*** Opening THE DATA ***

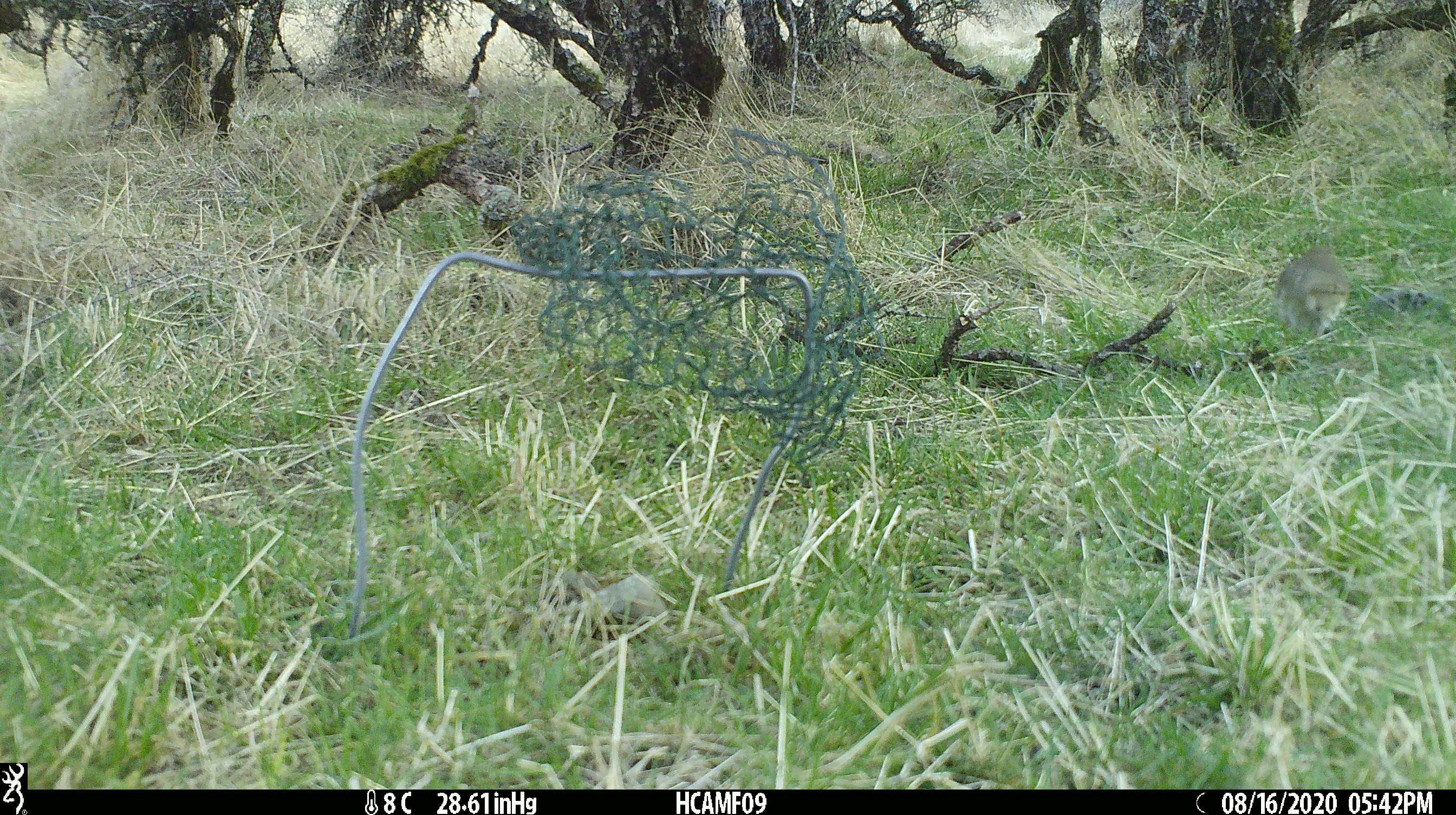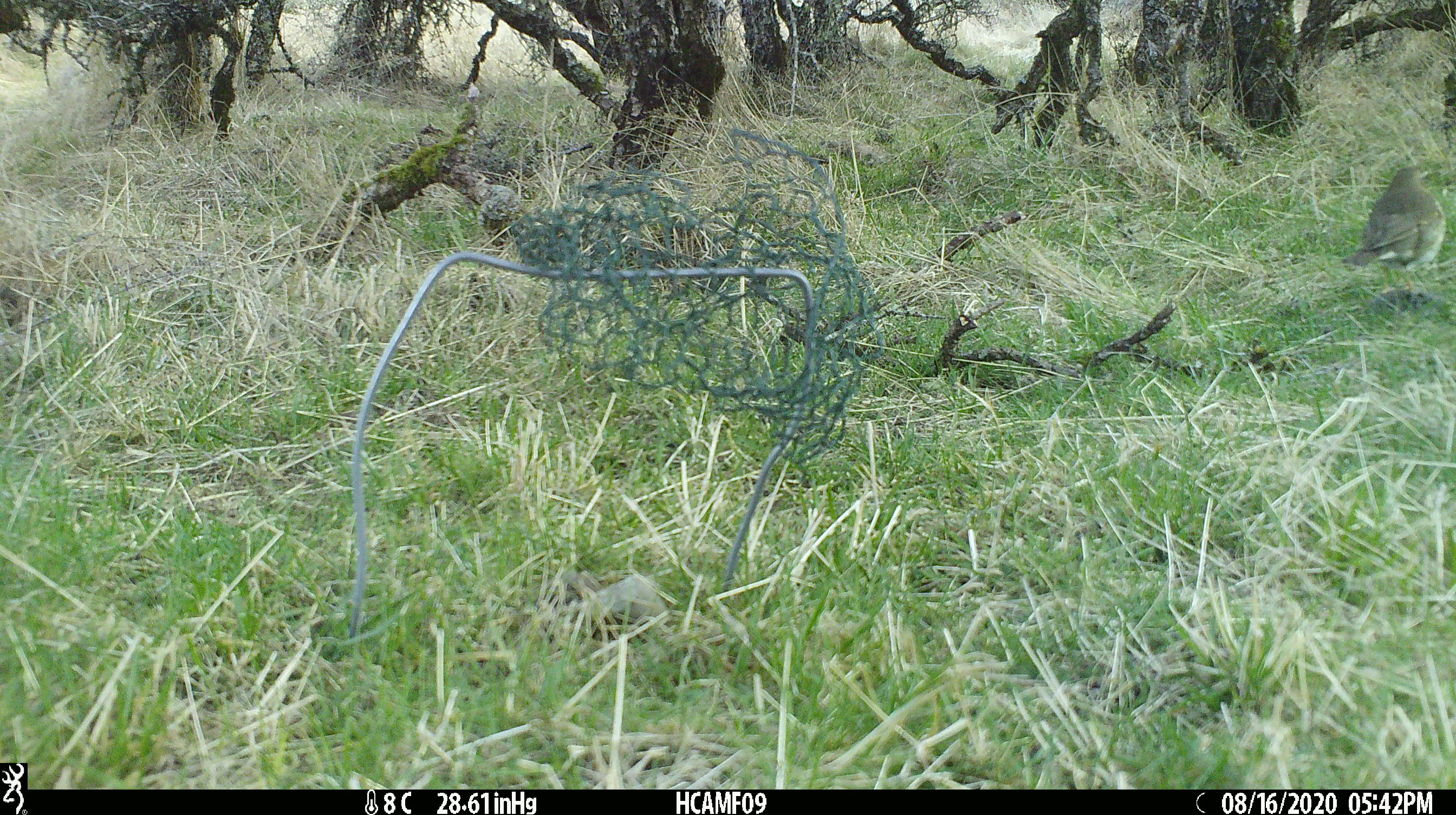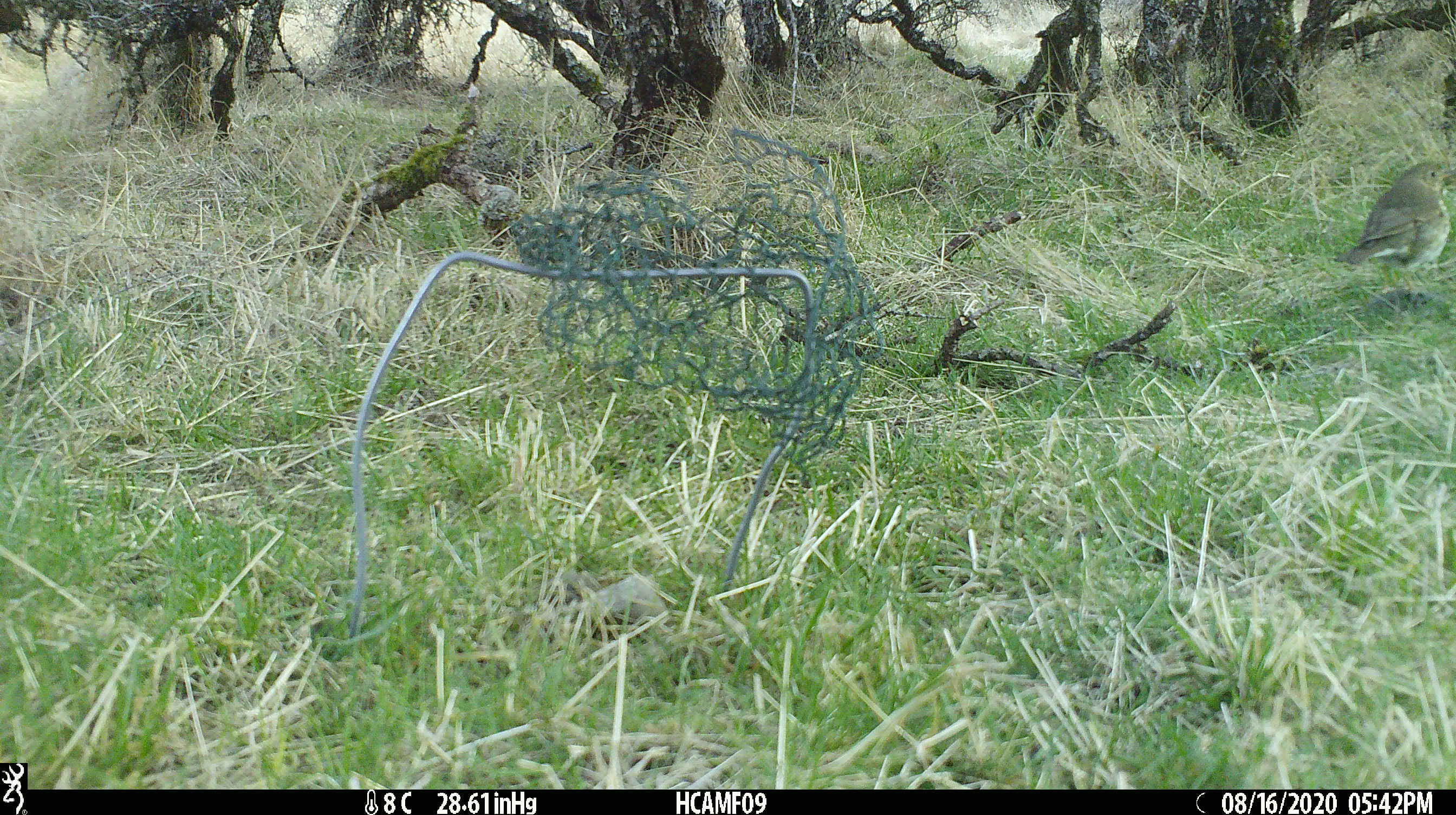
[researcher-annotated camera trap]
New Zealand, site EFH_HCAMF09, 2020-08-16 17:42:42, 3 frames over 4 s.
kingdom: Animalia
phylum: Chordata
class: Aves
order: Passeriformes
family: Turdidae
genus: Turdus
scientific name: Turdus philomelos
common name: song thrush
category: thrush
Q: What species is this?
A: Thrush (song thrush) (Turdus philomelos).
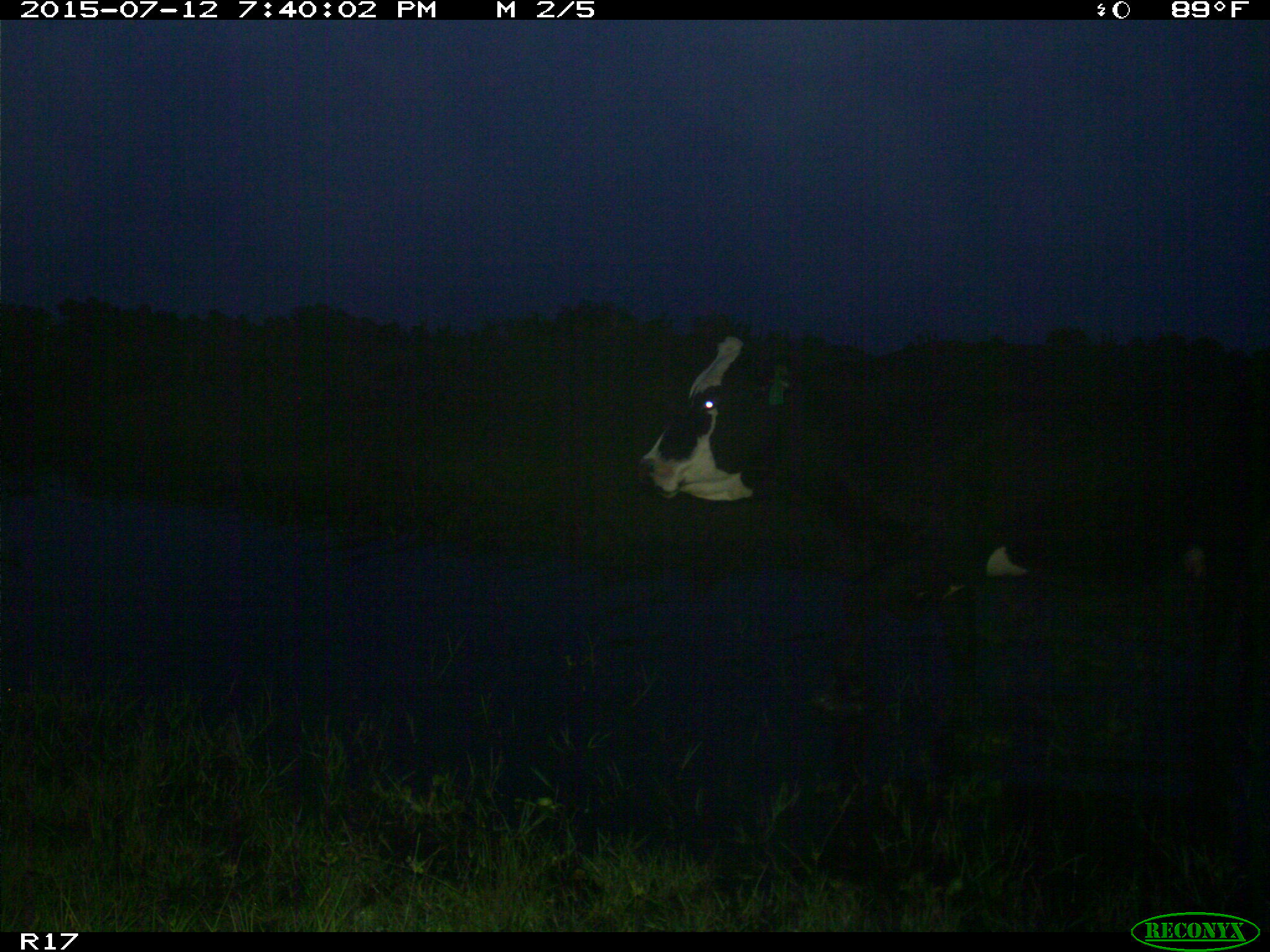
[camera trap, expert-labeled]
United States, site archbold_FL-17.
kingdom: Animalia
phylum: Chordata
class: Mammalia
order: Artiodactyla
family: Bovidae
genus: Bos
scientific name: Bos taurus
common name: domestic cow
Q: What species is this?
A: Bos taurus (domestic cow).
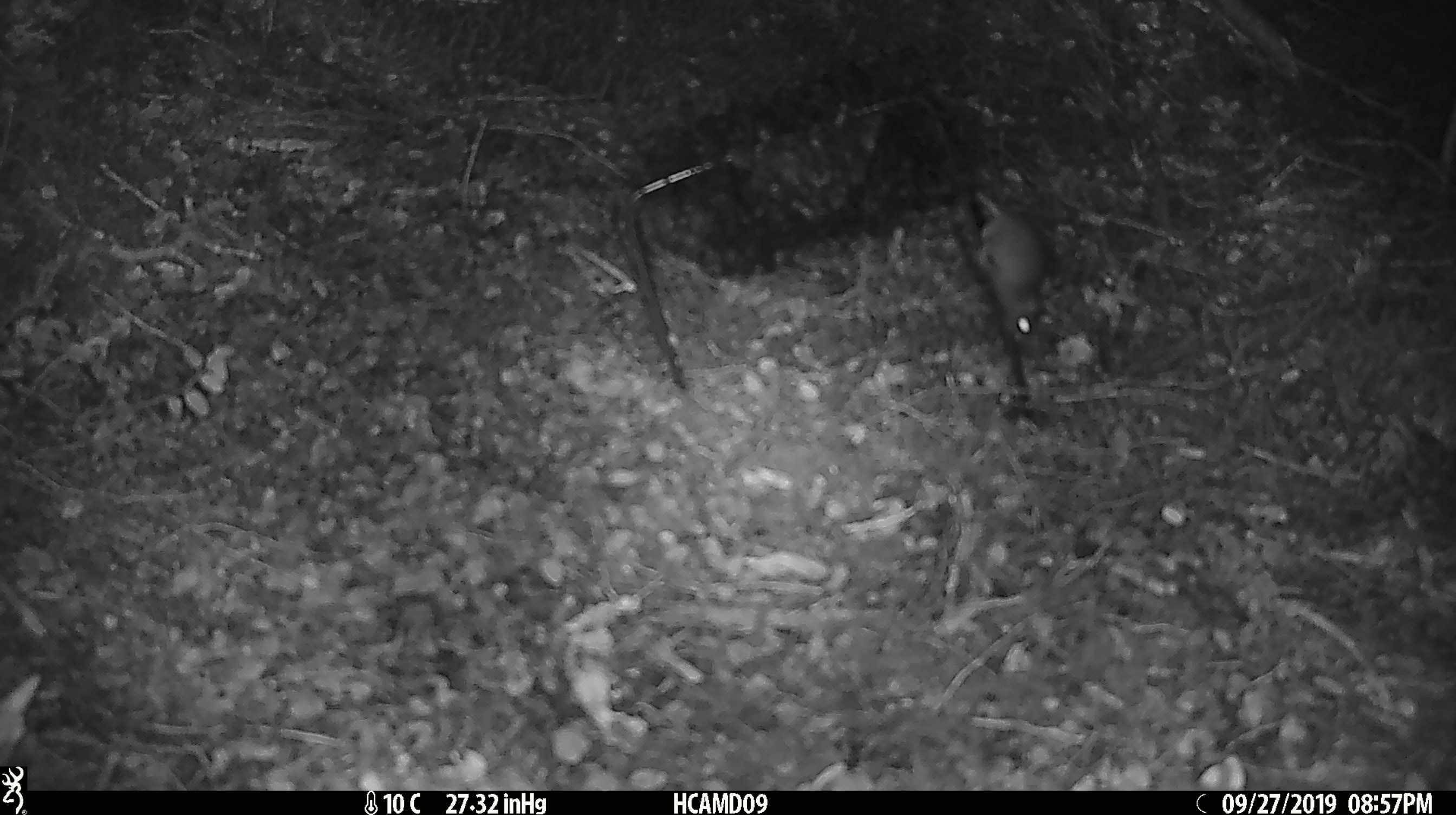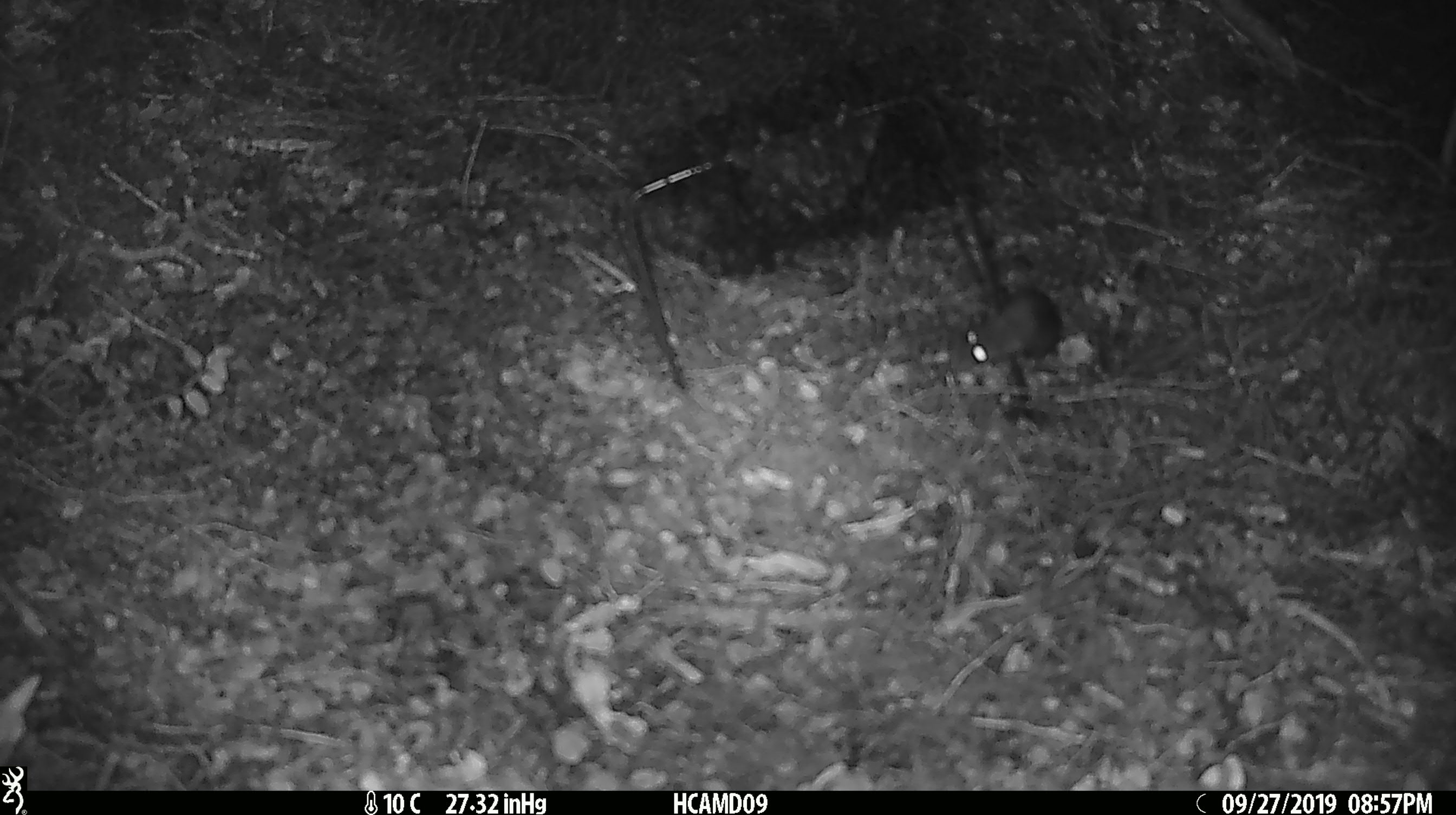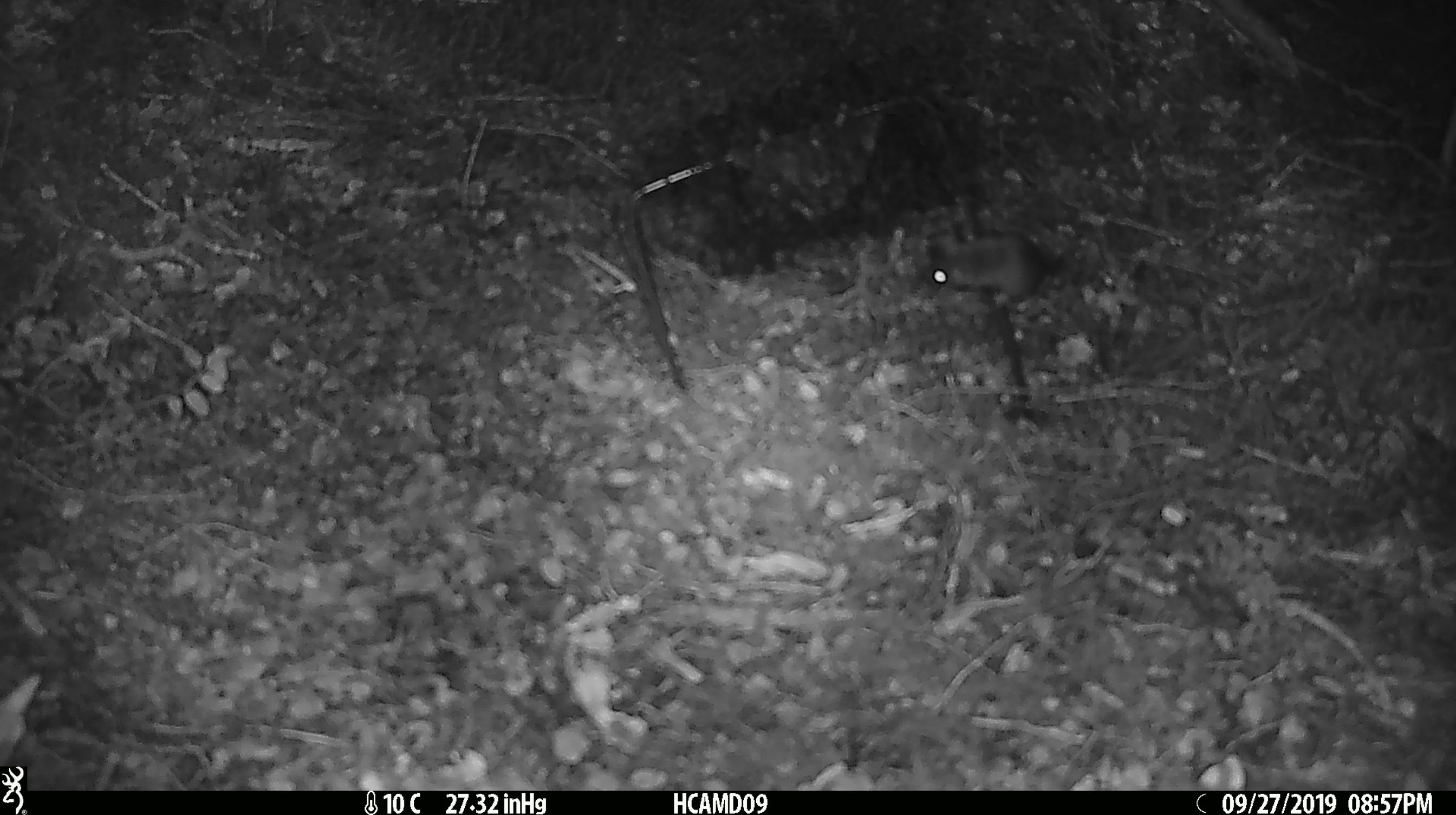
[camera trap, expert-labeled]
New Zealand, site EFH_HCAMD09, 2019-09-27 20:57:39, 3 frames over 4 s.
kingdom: Animalia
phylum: Chordata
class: Mammalia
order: Rodentia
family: Muridae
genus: Mus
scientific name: Mus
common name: mouse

*** Closing THE DATA ***

> YOUR OBJECTIVE
What do the lines from the one with "New Zealand, site EFH_HCAMD09, 2019-09-27" through the last line of the entries say? Print them word for word, both ends included, and nothing else.

> EXERCISE RESULT
New Zealand, site EFH_HCAMD09, 2019-09-27 20:57:39, 3 frames over 4 s.
kingdom: Animalia
phylum: Chordata
class: Mammalia
order: Rodentia
family: Muridae
genus: Mus
scientific name: Mus
common name: mouse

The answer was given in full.